Каждый шаг, выполняемый onETL, тщательно логируется, что должно помочь с отладкой.

Вы можете сделать логи еще более подробными, изменив уровень на DEBUG:

from onetl.log import setup_logging

setup_logging(level="DEBUG", enable_clients=True)

# остальной код
...

Это также изменяет уровень логирования для всех базовых библиотек Python, например, показывая каждый выполняемый HTTP-запрос и т. д.
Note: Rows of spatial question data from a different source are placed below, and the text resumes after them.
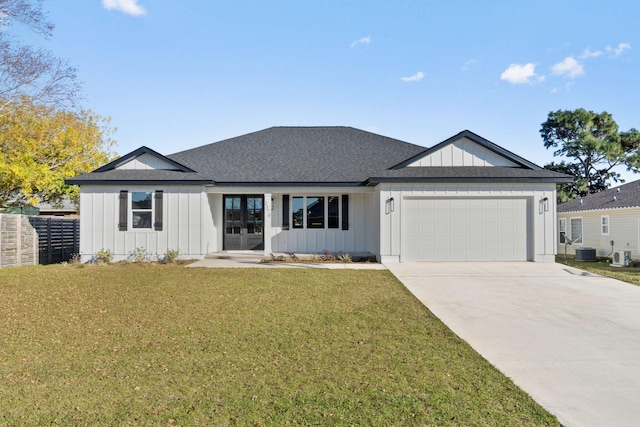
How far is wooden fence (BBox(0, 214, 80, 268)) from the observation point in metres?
11.5

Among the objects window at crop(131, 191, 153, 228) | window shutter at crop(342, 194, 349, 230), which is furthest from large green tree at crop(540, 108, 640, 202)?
window at crop(131, 191, 153, 228)

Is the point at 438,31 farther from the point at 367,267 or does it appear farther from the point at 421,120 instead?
the point at 367,267

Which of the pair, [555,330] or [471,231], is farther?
[471,231]

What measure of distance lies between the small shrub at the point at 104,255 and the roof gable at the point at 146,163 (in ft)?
A: 10.3

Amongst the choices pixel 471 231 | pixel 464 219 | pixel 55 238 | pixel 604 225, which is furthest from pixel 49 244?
pixel 604 225

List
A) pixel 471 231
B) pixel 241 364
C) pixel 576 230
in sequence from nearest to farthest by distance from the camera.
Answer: pixel 241 364
pixel 471 231
pixel 576 230

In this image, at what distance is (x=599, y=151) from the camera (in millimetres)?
27422

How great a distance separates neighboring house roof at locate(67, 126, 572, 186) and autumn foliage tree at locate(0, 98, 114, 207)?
238 inches

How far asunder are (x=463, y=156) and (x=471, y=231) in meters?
2.82

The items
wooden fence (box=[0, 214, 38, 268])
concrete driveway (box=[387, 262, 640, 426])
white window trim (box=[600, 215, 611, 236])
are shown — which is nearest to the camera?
concrete driveway (box=[387, 262, 640, 426])

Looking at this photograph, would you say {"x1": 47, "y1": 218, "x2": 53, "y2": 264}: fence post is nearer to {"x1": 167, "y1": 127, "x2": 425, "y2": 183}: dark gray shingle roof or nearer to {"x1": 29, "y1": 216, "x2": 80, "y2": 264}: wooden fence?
{"x1": 29, "y1": 216, "x2": 80, "y2": 264}: wooden fence

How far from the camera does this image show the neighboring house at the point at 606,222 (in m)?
15.8

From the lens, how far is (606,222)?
57.3ft

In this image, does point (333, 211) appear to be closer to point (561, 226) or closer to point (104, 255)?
point (104, 255)
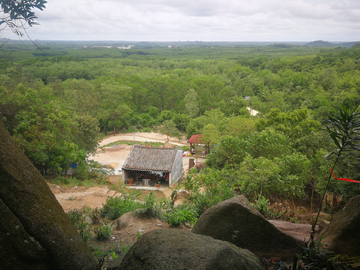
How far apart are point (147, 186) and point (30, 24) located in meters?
15.2

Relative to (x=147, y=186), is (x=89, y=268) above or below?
above

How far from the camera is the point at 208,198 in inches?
335

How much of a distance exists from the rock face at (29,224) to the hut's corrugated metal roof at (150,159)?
14.8 meters

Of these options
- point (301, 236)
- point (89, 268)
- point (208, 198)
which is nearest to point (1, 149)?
point (89, 268)

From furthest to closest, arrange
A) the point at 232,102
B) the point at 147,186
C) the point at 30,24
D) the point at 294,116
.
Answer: the point at 232,102 → the point at 294,116 → the point at 147,186 → the point at 30,24

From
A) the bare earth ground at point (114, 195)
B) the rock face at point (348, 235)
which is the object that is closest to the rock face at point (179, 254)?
the rock face at point (348, 235)

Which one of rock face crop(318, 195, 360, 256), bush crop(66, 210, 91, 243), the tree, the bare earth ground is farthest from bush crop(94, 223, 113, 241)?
the tree

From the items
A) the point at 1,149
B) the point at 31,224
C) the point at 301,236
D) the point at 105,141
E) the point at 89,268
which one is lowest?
the point at 105,141

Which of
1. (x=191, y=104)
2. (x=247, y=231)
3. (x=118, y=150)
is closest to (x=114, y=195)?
(x=247, y=231)

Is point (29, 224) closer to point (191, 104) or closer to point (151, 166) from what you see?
point (151, 166)

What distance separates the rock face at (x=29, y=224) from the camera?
288 centimetres

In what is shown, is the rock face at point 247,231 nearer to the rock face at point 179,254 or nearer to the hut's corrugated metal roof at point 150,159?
the rock face at point 179,254

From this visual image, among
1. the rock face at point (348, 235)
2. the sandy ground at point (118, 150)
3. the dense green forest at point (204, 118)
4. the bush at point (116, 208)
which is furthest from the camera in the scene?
the sandy ground at point (118, 150)

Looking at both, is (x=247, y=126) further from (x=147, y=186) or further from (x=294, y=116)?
(x=147, y=186)
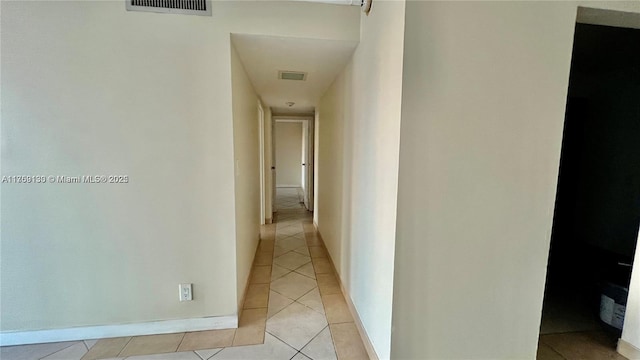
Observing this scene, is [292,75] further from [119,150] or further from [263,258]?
[263,258]

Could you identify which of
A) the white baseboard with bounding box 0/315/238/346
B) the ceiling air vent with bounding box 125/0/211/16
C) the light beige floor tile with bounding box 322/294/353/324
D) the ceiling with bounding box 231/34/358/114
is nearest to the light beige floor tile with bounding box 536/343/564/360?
the light beige floor tile with bounding box 322/294/353/324

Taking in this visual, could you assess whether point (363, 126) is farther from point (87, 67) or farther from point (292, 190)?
point (292, 190)

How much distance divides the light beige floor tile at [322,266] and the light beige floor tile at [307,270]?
5cm

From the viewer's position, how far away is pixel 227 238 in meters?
1.89

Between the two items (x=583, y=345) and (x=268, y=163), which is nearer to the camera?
(x=583, y=345)

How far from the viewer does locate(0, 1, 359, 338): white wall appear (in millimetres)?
1624

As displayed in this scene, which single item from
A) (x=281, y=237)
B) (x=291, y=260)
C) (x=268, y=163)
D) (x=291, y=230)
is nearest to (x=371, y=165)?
(x=291, y=260)

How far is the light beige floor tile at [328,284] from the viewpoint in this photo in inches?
97.4

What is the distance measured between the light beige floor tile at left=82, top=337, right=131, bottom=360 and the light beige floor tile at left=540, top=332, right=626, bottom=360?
293cm

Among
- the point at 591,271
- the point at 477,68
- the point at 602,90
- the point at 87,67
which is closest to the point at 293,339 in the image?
the point at 477,68

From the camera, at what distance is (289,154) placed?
29.9ft

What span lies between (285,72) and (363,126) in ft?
3.67

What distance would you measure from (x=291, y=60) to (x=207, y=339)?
2.19 m

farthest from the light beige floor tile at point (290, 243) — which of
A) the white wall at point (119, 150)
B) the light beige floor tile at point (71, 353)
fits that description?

`setup_logging(level=logging.INFO, *, enable_clients=False)`

Set up onETL logging.

What this function does

Adds stderr logging handler
Changes root logger format to 2023-05-31 11:22:33.456 [INFO] MainThread: message
Changes root logger level to level
Changes onETL logger level to level
Sets up logging level of underlying client modules

Note

Should be used only in IDEs (like Jupyter notebooks or PyCharm), or scripts (ETL pipelines).

Changed in 0.5.0

Renamed setup_notebook_logging → setup_logging

Parameters

level : int or str, default INFO Log level for onETL module

bool, default False

If True, enable logging of underlying client modules. Otherwise, set client modules log level to DISABLED.

Note

For level="DEBUG" it is recommended to use enable_clients=True

Added in 0.9.0

Source code in onetl/log.py

def setup_logging(level: int | str = logging.INFO, *, enable_clients: bool = False) -> None:
    """Set up onETL logging.

    What this function does:
        * Adds stderr logging handler
        * Changes root logger format to `2023-05-31 11:22:33.456 [INFO] MainThread: message`
        * Changes root logger level to `level`
        * Changes onETL logger level to `level`
        * Sets up logging level of underlying client modules

    !!! note

        Should be used only in IDEs (like Jupyter notebooks or PyCharm),
        or scripts (ETL pipelines).

    !!! info "Changed in 0.5.0"
        Renamed `setup_notebook_logging` → `setup_logging`

    Parameters
    ----------
    level : `int` or `str`, default `INFO`
        Log level for onETL module

    enable_clients : `bool`, default `False`
        If `True`, enable logging of underlying client modules.
        Otherwise, set client modules log level to `DISABLED`.

        !!! note

            For `level="DEBUG"` it is recommended to use `enable_clients=True`

        !!! success "Added in 0.9.0"
    """

    logging.basicConfig(level=level)
    set_default_logging_format()

    onetl_log.setLevel(level)
    setup_clients_logging(level if enable_clients else DISABLED)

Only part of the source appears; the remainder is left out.